I have good news and I have bad news. The good news is that you don’t have any problems, the bad news is that you don’t believe me. I have used this with my clients for years but until recently have not been able to truly test it out.
The last year has brought what many would see as some very disheartening challenges. Some have been personal with friendships and children and parents, and some have been work related but yesterday, we were faced with over 2 feet of water inside our floating home, “New Dawn.” She was still floating, but we are not sure at this point what is working and what is not. This blog is not about how she ended up with 2 feet of water or the process that we are about to go through, I will let Bob write about that later. This is about my thoughts on the morning that I watched my home being towed away not knowing whether she was coming back to us. Waking up this morning with the thought “I am homeless” is certainly something I have never had to think about before.
Many of the great teachers that I aspire to have shown me that problems are merely opportunities. Opportunities for growth, opportunities for learning and the opportunity to travel down a road that we were not planning to take. Sometimes when we take a different road the things we find that are unexpected turn out to be true blessings. I don’t think we are ever certain when we try to live our lives by these principles if we will be successful especially when a true challenge presents itself.
Bob and I had put both of our boats up for sale earlier this year. Our desire has been to sell both of our boats and buy a catamaran so that we could fulfill our dream of doing couples retreats on it in the Caribbean. We have our two boats in Saint Petersburg and have been living at the dock since about November. Being at the dock gave us the opportunity to get our new business off the ground and be here for family and friends that needed us. About a month ago we decided that we still had much to accomplish here and were not quite ready to leave for the Caribbean and we wanted to stay on our Morgan Out Island “New Dawn” for a little while longer. We still have our dream, but took her off the market to focus on our goals and see how life was going to unfold.

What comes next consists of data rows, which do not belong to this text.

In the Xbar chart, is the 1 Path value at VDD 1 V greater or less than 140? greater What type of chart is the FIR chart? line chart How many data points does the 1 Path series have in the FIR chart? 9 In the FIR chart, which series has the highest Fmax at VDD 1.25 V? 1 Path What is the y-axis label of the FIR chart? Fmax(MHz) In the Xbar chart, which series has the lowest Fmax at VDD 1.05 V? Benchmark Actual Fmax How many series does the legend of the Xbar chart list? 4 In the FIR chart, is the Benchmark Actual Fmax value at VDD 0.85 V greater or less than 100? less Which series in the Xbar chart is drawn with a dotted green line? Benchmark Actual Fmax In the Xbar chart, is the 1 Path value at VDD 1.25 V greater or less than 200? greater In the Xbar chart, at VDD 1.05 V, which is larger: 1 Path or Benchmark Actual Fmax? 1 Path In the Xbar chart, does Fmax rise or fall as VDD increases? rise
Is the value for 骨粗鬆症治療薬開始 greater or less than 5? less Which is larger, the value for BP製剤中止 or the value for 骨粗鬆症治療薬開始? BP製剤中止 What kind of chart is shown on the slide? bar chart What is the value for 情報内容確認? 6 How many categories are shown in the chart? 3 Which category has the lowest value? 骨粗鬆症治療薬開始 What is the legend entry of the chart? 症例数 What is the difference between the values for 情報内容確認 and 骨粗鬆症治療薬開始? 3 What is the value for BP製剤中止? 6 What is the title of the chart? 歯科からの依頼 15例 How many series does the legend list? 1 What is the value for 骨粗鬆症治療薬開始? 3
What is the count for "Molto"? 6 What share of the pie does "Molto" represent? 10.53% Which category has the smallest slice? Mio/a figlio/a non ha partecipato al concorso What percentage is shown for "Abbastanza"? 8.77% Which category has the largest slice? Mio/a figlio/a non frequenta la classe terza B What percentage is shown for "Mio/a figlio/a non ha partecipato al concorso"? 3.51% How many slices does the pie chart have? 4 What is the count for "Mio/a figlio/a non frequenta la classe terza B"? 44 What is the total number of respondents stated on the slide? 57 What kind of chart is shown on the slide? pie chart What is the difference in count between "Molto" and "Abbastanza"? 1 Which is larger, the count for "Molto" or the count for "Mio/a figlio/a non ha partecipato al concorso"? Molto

Where is the opportunity now? I am going to start with that thought “I am homeless.” Very strange feeling not knowing where we will be next week or next month. Yet, is it really true that I am homeless? I guess in the sense that I don’t know where I am going to be next week or next month could make that statement true, but I could also realize that I am never homeless when I have my husband and family and friends. I am never homeless when we have this vast earth that is all of our home. Where is our home? Our home is where we choose to be with those that we love, keep some of our things, and rest our head. I am healthy, I am fed and I am loved. Therefore I am home. I am so grateful for all of these things. There has been such an outpouring already of sailors offering us help and giving us support. I certainly feel at home in the sailing community. When I focus on the thought I am homeless, I can feel the anxiety build inside my chest, but when I realize that I am always at home, with my husband with my friends and family and within this sailing community I suddenly feel joy and peace.
I believe that we live in a friendly universe and that being at peace with “what is” will show us that is true. Transformational speaker, Wayne Dyer wrote in his book “Excuses Begone!: How to Change Lifelong, Self-Defeating Thinking Habits” that he is often accused of being a Pollyanna. I was recently accused of the same thing. Mr. Dyer wrote:
“Being compared to Pollyanna isn’t a source of discomfort for me, however. After all, here was a little girl who arrived in a town where the people were miserable and pessimistic, with doom and gloom dominating the horizon. Within a short while, the energy of Pollyanna permeated the community—her enthusiasm was infectious; and people began to feel hope, passion, and love replacing their despair and futility. So if I’m to be compared to anyone, I find it an honor to be viewed in Pollyannish terms.”
For me, believing that all is what it should be means that there is something great and wonderful waiting for me. I may not be sure of the opportunities that will come from this, but I am certainly ready to find out. What will I learn? What goodness will I see in the people around me? How will this make me a better person?
I have a few of those answers already. For example, I learned what pickling an engine was. I had never heard that term before now. I guess I had never had the opportunity. I have also already seen the outpouring of love from many, and I am sure this is only the beginning.
I am not always going to be perfect in keeping my focus on the opportunities. Very recently, I feel that I failed miserably in a personal situation and will probably feel that way again. Yet, even in that situation, I learned and I grew and forgave and continue to strive in that direction.
So where do I go from here? Is this a problem or an opportunity? It truly is however I choose to look at it. Problems are merely facts of life just like the weather, the tides and the occasional sinking at the dock. I am sure that I will have my moments in this process where I will start to feel overwhelmed and a little frightened, (and, yes, I shed a few tears this morning) but mostly, I think I have an opportunity for a great adventure in front of me!